ZZ Ward: unequivocally captivating

ZZ Ward is the woman that makes a white t-shirt look fierce. Her voice, smooth and sultry as evening bourbon, leaves you with an insatiable craving for more. Effortless, lyrical, and delicious, ZZ Ward delivers. Plain and simple. She has created a collection of songs that satisfy from start to finish. Till the Casket Drops is the ultimate end-of-summer album. Ward’s latest single 365 Days sends a blistering farewell to season’s romance.

The lights are dim. Ward sits on a beat up, cracked, leather couch as she waits for her show to begin. She has bright, piercing, eyes. They’re half-lidded with a coolness that doesn’t emote an unwelcoming arrogance. She immediately offers her hand in greeting, and smiles warmly. Ward has another great skill tucked within her sleeve—she’s personable and friendly. She makes you comfortable and warm, as if you’re simply catching up with an old friend.

When she takes the stage, she greets Chicago loudly, with a confidence and bravado that speaks right to the heart of her fans, “Chicago!
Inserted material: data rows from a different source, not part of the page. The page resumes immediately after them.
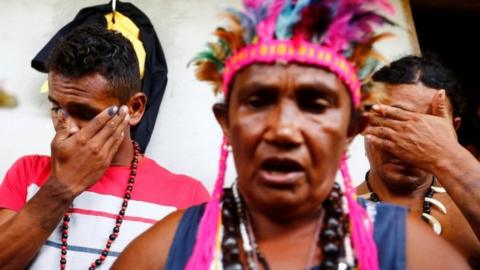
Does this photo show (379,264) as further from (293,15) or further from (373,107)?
(373,107)

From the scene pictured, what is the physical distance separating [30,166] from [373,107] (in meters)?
1.31

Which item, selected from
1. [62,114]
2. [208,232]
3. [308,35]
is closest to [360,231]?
[208,232]

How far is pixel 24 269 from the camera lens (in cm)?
210

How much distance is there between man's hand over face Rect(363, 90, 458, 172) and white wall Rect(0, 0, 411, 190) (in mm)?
955

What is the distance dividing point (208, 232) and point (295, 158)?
326mm

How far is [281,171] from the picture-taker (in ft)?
4.75

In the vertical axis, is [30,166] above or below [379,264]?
above

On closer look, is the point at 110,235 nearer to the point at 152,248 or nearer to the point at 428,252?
the point at 152,248

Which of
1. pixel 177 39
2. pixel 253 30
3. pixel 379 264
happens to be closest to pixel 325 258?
pixel 379 264

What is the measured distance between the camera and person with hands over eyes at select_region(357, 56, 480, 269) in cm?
211

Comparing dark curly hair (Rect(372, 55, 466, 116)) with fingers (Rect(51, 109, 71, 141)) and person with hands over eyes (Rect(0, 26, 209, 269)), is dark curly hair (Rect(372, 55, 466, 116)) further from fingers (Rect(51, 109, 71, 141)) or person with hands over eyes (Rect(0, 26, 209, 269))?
fingers (Rect(51, 109, 71, 141))

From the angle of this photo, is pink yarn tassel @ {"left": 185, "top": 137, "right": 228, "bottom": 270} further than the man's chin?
No

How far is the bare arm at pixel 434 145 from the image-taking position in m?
2.09

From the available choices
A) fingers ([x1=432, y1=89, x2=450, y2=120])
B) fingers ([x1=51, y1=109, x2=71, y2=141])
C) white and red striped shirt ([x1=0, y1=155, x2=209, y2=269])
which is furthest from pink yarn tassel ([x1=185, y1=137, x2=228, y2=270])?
fingers ([x1=432, y1=89, x2=450, y2=120])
You have been, and always will be, one of my favorite stops.” She talks of heartache, making bad decisions, and how that has influenced her latest album, “I dated a boy…I got rid of his ass, so what the fuck, right?”She opens her mouth to sing, and it’s instant. Entrancing. ZZ Ward drips her vocal chocolate all over your strawberry soul. Her fearless performance shows her confidence, her pride, and her passion for rhapsodic beauty. Hurricane ZZ  is one to watch. Prepare the hatches and fortify the structures, she’s taking the world by storm.
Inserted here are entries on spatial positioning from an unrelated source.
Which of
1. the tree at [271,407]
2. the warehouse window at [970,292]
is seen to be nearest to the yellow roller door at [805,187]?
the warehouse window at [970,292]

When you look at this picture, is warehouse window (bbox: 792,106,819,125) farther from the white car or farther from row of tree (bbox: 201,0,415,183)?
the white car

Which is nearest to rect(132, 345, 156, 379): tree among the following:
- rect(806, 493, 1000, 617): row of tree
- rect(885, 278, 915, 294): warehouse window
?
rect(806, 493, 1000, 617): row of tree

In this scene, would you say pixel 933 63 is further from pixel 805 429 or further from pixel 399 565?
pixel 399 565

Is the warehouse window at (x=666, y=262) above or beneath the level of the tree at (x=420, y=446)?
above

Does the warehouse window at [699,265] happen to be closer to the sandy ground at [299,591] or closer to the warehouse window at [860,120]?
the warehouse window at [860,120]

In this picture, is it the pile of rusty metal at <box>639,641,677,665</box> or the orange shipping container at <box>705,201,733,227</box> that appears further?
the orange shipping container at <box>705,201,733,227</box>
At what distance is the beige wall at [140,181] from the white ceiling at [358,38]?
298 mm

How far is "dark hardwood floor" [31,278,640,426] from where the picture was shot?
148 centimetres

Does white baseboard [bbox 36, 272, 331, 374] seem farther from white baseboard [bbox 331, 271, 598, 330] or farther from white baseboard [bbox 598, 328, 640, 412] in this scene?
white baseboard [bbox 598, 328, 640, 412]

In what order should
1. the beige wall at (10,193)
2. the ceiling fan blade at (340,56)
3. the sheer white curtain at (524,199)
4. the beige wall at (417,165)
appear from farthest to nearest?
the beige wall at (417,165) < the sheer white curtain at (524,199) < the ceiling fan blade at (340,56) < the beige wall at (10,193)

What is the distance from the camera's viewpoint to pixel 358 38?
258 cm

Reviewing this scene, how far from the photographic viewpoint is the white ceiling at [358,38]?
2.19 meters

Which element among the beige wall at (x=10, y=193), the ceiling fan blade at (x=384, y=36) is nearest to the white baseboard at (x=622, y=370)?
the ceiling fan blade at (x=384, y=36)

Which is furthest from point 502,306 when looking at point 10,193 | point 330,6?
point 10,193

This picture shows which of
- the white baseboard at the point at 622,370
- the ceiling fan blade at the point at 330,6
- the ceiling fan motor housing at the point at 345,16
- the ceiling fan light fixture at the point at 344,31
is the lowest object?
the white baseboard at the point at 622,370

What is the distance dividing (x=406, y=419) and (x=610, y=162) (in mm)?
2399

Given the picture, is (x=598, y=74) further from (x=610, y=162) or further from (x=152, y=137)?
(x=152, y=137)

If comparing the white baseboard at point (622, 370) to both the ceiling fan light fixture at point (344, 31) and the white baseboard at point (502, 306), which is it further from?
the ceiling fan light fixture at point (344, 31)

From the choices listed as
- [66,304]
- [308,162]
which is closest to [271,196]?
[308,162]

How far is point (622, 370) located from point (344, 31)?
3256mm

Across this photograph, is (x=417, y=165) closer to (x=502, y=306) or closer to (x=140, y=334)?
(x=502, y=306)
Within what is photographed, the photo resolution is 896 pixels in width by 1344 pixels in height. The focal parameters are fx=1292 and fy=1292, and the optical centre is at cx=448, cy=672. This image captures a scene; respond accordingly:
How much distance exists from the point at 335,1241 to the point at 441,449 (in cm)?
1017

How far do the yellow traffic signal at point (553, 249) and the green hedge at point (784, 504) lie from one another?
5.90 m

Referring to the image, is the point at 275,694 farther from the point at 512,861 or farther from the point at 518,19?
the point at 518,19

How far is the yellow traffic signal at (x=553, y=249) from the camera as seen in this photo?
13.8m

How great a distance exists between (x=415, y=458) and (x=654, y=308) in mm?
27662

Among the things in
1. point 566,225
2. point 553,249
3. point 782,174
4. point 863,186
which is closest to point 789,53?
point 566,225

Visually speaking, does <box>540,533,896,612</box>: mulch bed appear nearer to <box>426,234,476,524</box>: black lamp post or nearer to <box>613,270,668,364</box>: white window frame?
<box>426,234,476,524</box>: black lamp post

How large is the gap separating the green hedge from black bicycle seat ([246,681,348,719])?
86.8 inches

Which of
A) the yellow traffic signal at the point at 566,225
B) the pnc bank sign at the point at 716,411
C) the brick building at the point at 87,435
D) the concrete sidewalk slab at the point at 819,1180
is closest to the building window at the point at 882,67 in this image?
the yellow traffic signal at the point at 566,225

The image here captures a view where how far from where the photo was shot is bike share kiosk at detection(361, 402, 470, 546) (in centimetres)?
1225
You recently bridged the gap between being a, “new,” artist and blowing up the music scene. That has to be an amazing feeling. You went from releasing EPs and mix-tapes to having a full-length debut album and headlining your own tour. What has that been like?

It’s been a hell of a year. A lot of touring, a lot of growth, a lot of building, a lot of fans, a lot more success. It’s been a really incredible year.

It’s really impressive when you have an artist that can deliver live, what they can deliver via studio recording. I actually prefer your live sets, I think a little more of you shines through.

Well thank you!

But where do you see your music going? What does your future hold in the world of music?

Where do I see my career going? I mean, I think there’s only so much you can control. So my goal is to continually make, you know, the best music I can. And continue to be able to play music, and to continue to have a fan base. I think that would be the best thing ever. The rest is up to the stars, we’ll see what happens.

Any dream collaborations?

I’d love to work with Azalea Banks, Gary Clark Jr., Kanye West.

How do you feel about your role as a woman in music? Obviously there’s something very unique to your image, but there’s still something inherently sexy about a woman in a white t-shirt singing in a dirty saloon.

(Laughs) Thank you! I mean, I think there are certain benefits to being a woman in music. And there are certain things that are harder for women in music. I think there are certain things that I can’t change, and I just accept that I can’t change some of those things. I’ll always make the kind of music that I want to make, and I don’t care what people think. I hope my fans like my music, but at the end of the day, the best I can do for them is to be honest and real with my music and what I want to create, and we’ll see where that lands. There are other stigmas to being a woman in the music industry. There are certain things that men can get away with that women can’t, and that’s kind of the way that it is. I don’t think I can change those things. But, you know, I’ll change what I can. I’ll take small steps to changing things, and that’s just by making music that people dig and people like.

Well, your fans certainly dig your music. I love your album from start to finish. We’ve had many amazing duets together.

(Laughs) Right on!

ZZ continues her North American tour this winter. The southern states will be graced with her presence in the months to come.